**Exercise details**
Count the lines in the three blocks below that contain the word "nearest", and reply with only that number.

-- start Data excerpts --

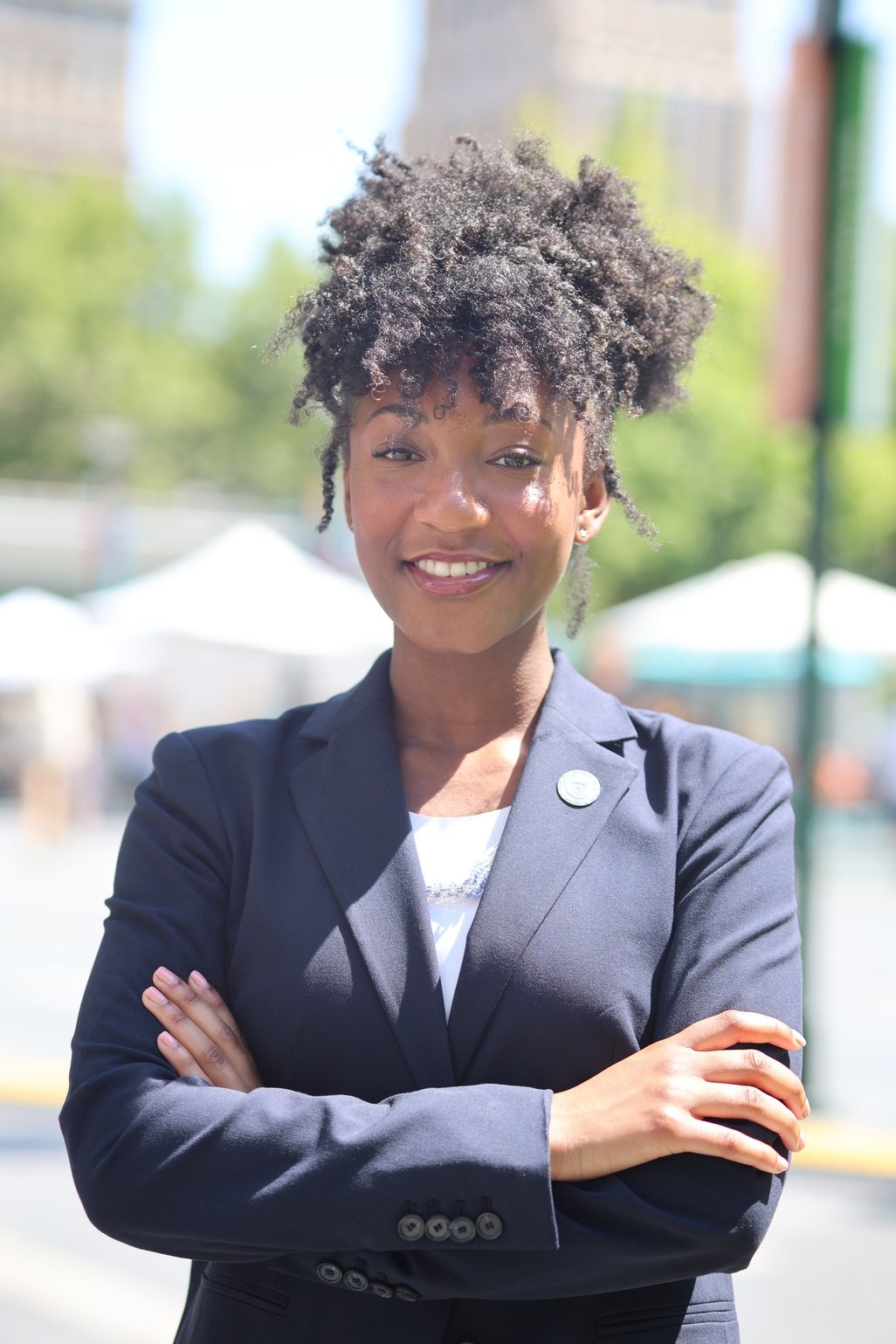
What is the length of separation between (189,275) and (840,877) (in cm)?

-- end Data excerpts --
-- start Data excerpts --

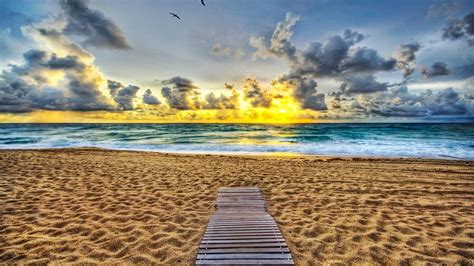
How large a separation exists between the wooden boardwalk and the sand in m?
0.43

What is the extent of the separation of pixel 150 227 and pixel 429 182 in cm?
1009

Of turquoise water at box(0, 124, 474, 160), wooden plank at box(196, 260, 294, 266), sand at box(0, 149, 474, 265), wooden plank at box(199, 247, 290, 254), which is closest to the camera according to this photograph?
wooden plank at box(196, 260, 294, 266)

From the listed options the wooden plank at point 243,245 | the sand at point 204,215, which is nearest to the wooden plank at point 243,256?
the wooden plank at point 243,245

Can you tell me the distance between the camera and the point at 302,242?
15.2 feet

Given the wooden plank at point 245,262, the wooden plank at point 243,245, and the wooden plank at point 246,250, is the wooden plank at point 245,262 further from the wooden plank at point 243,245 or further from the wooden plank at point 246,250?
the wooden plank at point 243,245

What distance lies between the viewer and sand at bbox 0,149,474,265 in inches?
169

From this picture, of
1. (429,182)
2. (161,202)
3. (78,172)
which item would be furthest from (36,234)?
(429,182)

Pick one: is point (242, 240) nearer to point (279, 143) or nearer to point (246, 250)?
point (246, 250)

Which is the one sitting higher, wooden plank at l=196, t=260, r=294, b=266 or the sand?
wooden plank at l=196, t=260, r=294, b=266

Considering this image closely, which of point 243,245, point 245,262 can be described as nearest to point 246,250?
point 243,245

-- end Data excerpts --
-- start Data excerpts --

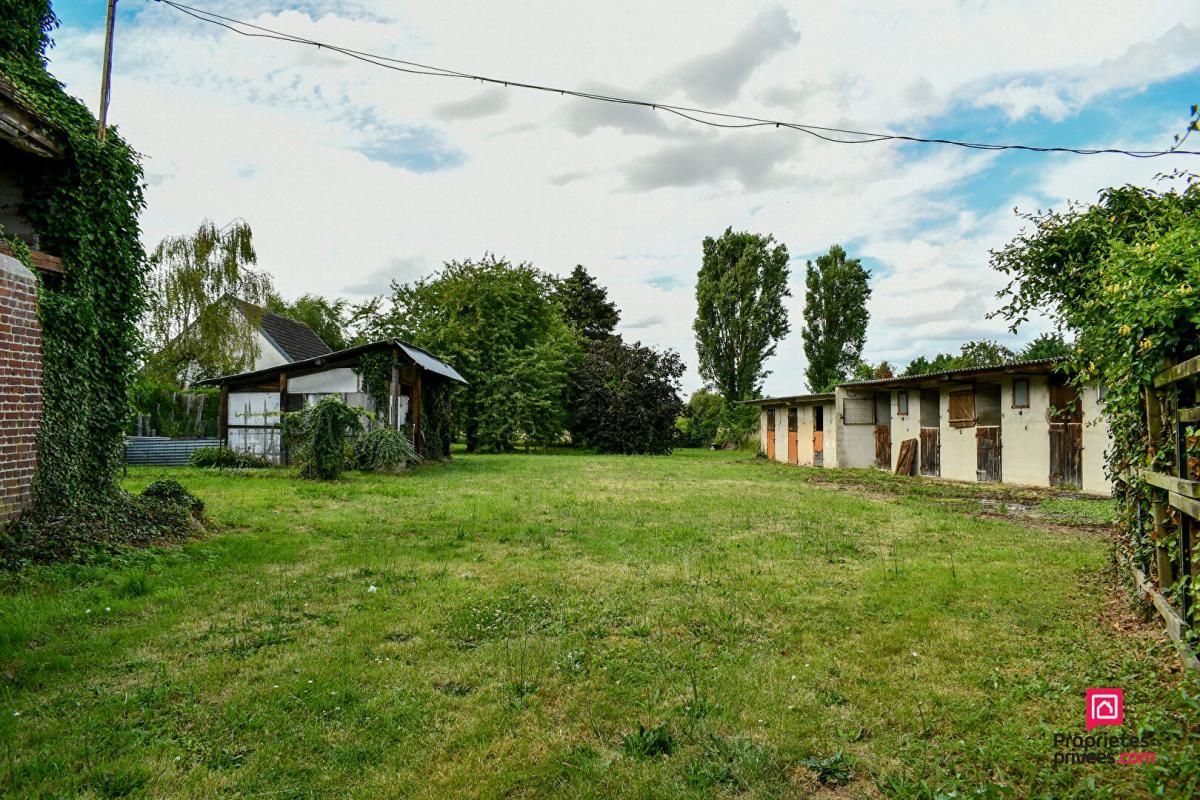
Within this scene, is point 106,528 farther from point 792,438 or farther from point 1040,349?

-- end Data excerpts --

**Correct result**
2